Well done Mr Burn, you’e the only one I’ve seen that spotted Ashley’s soft spot. “a huge drop is the one thing Ashley fears, because his free-advertising won’t look so good in a half empty ground” Not only will it not look good, the shoddy advertising (incl french) against a backdrop of empty seats will look pathetic.
But you’ll never persuade those who do not wish to make the sacrifice amongst whom I include the editor of this fanzine. Oh no they’ll spout greater & greater quantities of glib excuses as to why walking away will not work. Why can’t they be honest & just fess up to their lack of will for the sacrifice required?
I to was offered a ticket for the spurs match I’m glad i didn’t go and refuse to go while the FCB is in charge of our beloved club.
one thing i do know is the FCB and his daughter’s had season tickets and a box at spurs
I live in Spain near Valencia. A basketcase of a club which, catlike, always falls on its feet.

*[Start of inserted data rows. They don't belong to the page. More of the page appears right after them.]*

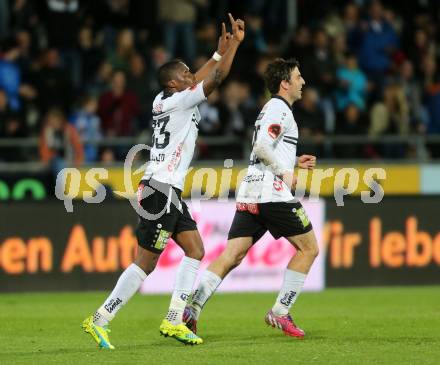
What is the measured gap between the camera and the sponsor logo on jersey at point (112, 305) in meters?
9.64

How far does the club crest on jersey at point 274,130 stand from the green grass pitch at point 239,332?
1765 mm

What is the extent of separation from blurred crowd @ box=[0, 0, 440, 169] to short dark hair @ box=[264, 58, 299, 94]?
7.81m

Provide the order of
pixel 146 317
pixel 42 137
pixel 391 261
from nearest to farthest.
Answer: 1. pixel 146 317
2. pixel 391 261
3. pixel 42 137

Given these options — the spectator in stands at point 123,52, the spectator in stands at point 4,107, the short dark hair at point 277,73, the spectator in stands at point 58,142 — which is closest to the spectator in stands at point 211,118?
the spectator in stands at point 123,52

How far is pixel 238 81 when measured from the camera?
764 inches

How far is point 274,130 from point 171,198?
113 centimetres

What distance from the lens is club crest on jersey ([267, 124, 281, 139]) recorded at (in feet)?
33.7

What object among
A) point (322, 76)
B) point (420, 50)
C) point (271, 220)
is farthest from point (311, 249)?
point (420, 50)

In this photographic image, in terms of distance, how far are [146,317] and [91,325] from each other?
10.00ft

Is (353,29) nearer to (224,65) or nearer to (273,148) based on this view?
(273,148)

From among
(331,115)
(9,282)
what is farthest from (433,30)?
(9,282)

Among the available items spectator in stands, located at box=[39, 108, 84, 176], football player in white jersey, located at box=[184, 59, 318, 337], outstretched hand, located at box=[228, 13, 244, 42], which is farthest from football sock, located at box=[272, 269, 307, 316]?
spectator in stands, located at box=[39, 108, 84, 176]

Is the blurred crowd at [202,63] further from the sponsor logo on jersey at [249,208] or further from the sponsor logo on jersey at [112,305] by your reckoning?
the sponsor logo on jersey at [112,305]

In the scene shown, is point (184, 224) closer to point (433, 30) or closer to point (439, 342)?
point (439, 342)
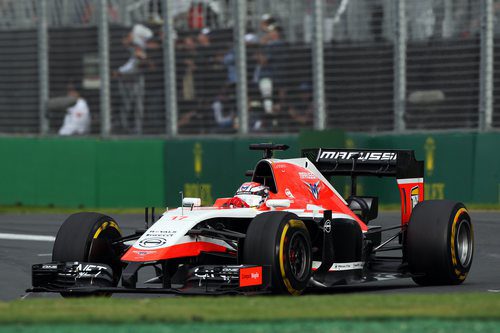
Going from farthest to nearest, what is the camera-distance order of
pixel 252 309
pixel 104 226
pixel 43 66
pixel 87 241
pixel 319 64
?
1. pixel 43 66
2. pixel 319 64
3. pixel 104 226
4. pixel 87 241
5. pixel 252 309

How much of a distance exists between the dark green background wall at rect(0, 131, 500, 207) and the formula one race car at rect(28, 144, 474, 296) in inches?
259

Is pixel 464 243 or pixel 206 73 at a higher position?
pixel 206 73

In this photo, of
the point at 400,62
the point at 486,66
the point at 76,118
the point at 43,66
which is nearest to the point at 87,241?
the point at 486,66

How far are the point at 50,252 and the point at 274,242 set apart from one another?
5867mm

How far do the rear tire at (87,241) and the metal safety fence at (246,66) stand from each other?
9.43 m

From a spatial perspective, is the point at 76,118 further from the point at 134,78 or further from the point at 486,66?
the point at 486,66

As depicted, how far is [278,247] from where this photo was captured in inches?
382

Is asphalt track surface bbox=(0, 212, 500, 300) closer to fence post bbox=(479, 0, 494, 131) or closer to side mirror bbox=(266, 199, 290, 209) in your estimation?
side mirror bbox=(266, 199, 290, 209)

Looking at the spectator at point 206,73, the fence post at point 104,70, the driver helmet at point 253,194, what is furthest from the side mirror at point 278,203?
the fence post at point 104,70

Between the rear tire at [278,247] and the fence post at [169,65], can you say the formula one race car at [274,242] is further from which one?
the fence post at [169,65]

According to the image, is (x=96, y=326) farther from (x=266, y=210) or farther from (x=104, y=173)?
(x=104, y=173)

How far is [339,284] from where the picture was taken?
423 inches

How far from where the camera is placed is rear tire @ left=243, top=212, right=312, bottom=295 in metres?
9.68

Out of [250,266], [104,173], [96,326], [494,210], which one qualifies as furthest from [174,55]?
[96,326]
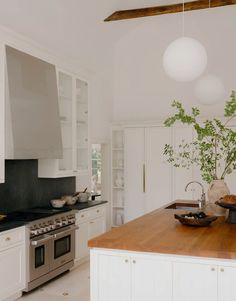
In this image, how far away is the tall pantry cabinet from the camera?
747 centimetres

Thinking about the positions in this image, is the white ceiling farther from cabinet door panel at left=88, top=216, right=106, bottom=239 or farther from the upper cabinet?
cabinet door panel at left=88, top=216, right=106, bottom=239

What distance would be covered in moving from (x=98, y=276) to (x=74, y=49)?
15.6ft

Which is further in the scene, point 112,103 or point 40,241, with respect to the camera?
point 112,103

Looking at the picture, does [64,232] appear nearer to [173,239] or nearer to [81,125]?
[81,125]

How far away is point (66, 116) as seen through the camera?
5.61 m

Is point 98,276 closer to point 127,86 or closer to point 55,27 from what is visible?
point 55,27

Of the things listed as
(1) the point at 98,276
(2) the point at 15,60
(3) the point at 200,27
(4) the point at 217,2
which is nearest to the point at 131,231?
(1) the point at 98,276

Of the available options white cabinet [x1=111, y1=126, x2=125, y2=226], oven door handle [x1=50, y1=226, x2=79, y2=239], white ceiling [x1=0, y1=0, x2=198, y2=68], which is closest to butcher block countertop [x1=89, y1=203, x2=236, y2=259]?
oven door handle [x1=50, y1=226, x2=79, y2=239]

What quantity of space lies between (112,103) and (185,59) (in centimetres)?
570

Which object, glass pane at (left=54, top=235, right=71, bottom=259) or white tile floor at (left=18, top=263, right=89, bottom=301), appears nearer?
white tile floor at (left=18, top=263, right=89, bottom=301)

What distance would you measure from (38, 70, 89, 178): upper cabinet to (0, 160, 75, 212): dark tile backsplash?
179 millimetres

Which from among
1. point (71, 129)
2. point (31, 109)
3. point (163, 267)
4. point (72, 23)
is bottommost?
point (163, 267)

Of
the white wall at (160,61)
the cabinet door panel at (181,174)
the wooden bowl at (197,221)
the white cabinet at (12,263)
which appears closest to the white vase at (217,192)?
the wooden bowl at (197,221)

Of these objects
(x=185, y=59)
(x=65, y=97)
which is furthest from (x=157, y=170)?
(x=185, y=59)
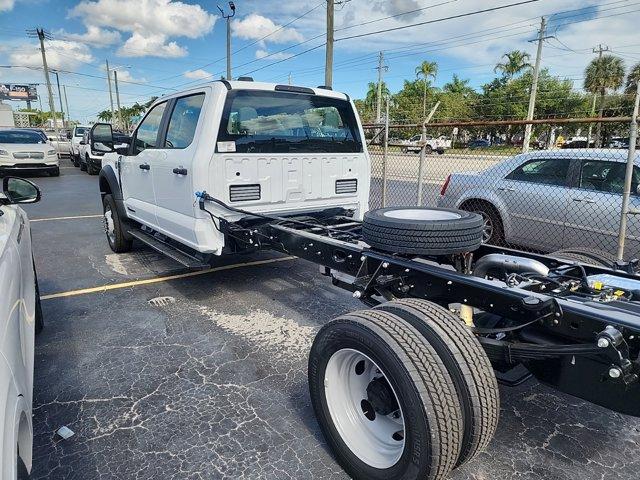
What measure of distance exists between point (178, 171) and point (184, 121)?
600mm

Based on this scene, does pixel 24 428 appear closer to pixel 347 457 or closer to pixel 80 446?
pixel 80 446

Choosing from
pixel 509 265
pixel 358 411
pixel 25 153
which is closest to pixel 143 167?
pixel 358 411

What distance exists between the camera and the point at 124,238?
21.6 ft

They owe getting on for 300 M euros, even after selling Mata, Silva, Villa, Soldado …, although they do own their stadium, which they can´t sell because of the crisis. They are building a new one but building work is stopped as they have run out of money.
They put the club, which is owned by the fans, up for sale and got 2 or 3 interested parties. They got the best manager in Argentina to take charge and they got 5 loan players in during the window to turn their season around.
If we had got even just Holtby on loan in January, things would look much better now
There are buyers out there and I honestly believe that Ashley will sell up sooner rather than later. The question being when. If there are new owners in place by the end of August, we can do something.
I agree that Newcastle fans seem to be lacking in something when it comes to organised protests which is strange when you think of the solidarity of the miners, shipworkers, etc.
Being an exile I take my punishment in front of a screen however I remember going to see the Toon play Middlesbrough when Souness was manager and I was amazed at how robot like the fans were going to the stadium, almost as if they had no free will and were dragged to the game against there will. I suppose Spurs was worse. Ashley knows that people are getting near the edge and that he will need to spend 50M in the summer just to stand still. He would prefer someone else to spend that money after he has pocketed his deserved profit.
A final bee in my bonnet. I totally disagree that Ashley saved us from the fate of Leeds, Portsmouth, etc. Leeds spent loads of money that they didn´t have, hoping to get into the Champions League. When they missed out, they went into freefall. Portsmouth received 73% of their income from TV money so obviously when they went down, there was no way back. When we went down we got 41% of income form the telly, and so were in much less danger of crashing.
Gordon Young
Polished media performance more like bullsh*t baffles brains.